Not surprising, one of the most common causes of call center downtime is a failure of the electrical power system. It’s also one of the most costly call center crises. Without power, computer and phone systems can fail. Calls and data will be lost, and customers will become quickly frustrated.
Battery systems along with surge protectors and power conditioners that provide and maintain power to phones and computers are an inexpensive form of call center insurance that can maintain business continuity and protect data when there is a power outage. You can expect to spend about 10 to 25 percent of your hardware’s value on power protection technology. While this may seem costly, it’s far less expensive than having to replace damaged hardware, recover lost data, or win back aggravated customers.
Cloud-based technologies that can shift systems away from the call center during a crisis are worth exploring. For example, a VoIP phone system can easily be redirected to a secondary location. As well, setting in place a call deflection strategy that redirects customers to a cloud-based IVR system with contact back capabilities can help buy a call center time while they work to get their systems back up and running.
Creating Your Crisis Team
A crisis plan is only as good as the team that implements it. This is why it’s so important to identify key personnel you can count on during a critical time. The team should consist of individuals that offer a variety of technical, organizational, and communication skills. They need to be comfortable addressing the crisis using the protocols established in your crisis plan and focused on restoring operations back to normal as quickly as possible. The team must also be accessible 24/7, as crises don’t always strike between nine and five.
Testing the Plan
While a crisis can catch even the most prepared call center off guard, conducting emergency drills involving all staff can go a long way toward minimizing downtime. Everyone needs to be made aware of their role in keeping the center operating.
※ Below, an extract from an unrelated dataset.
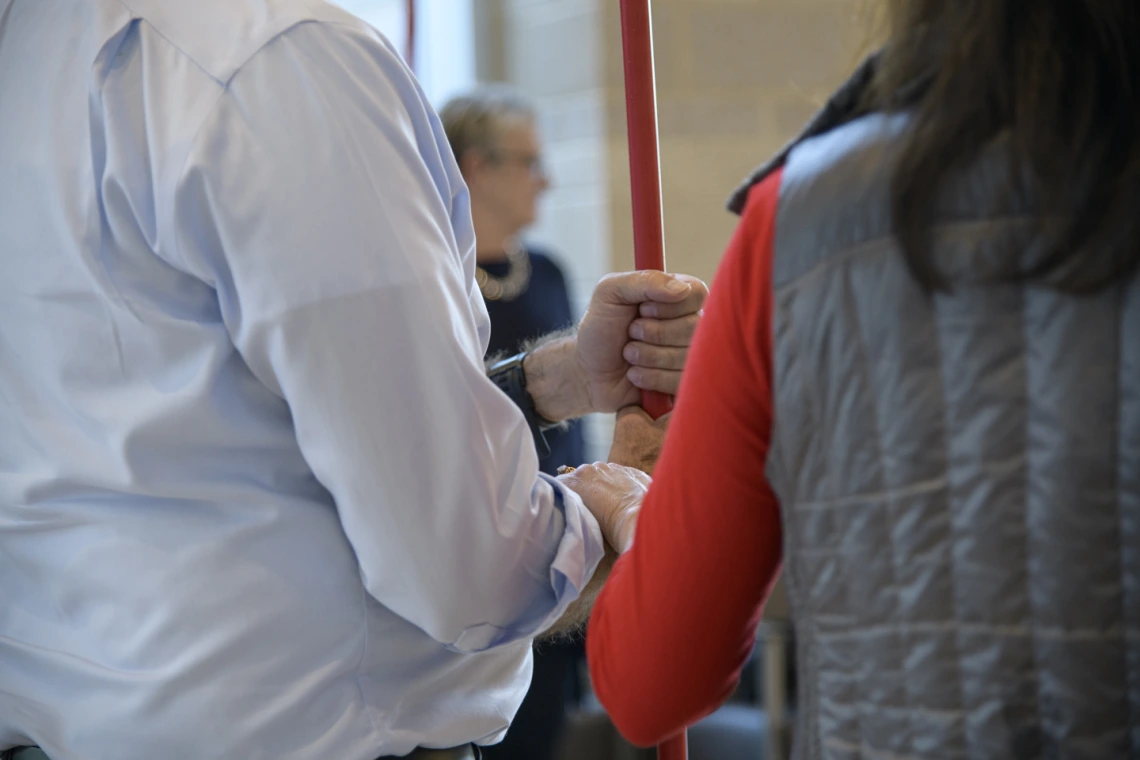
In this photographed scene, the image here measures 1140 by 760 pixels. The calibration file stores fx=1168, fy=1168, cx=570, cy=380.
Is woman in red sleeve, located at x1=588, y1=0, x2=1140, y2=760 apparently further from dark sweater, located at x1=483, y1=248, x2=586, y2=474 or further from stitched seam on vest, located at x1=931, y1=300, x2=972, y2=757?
dark sweater, located at x1=483, y1=248, x2=586, y2=474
Create a list of the most likely potential risks for your call center. Do you live near an active fault line? Earthquake preparedness is a must. In other call centers, a blizzard or a labor dispute might be more likely. Practice drills based on the most likely crisis scenarios. From these, you’ll be able to determine what works and what needs to be improved.
Of course, an unexpected event that you never planned on can happen. Exploring general scenarios and having a deep understanding of the systems that are in place to protect your call center will help you and your team effectively respond to it.
At the heart of crisis planning is taking precautions to minimize downtime and to stay connected with customers. With multiple technologies in play within a call center, it is often an organization’s most vulnerable department. This is exactly why proactive call center crisis preparedness should be a top priority.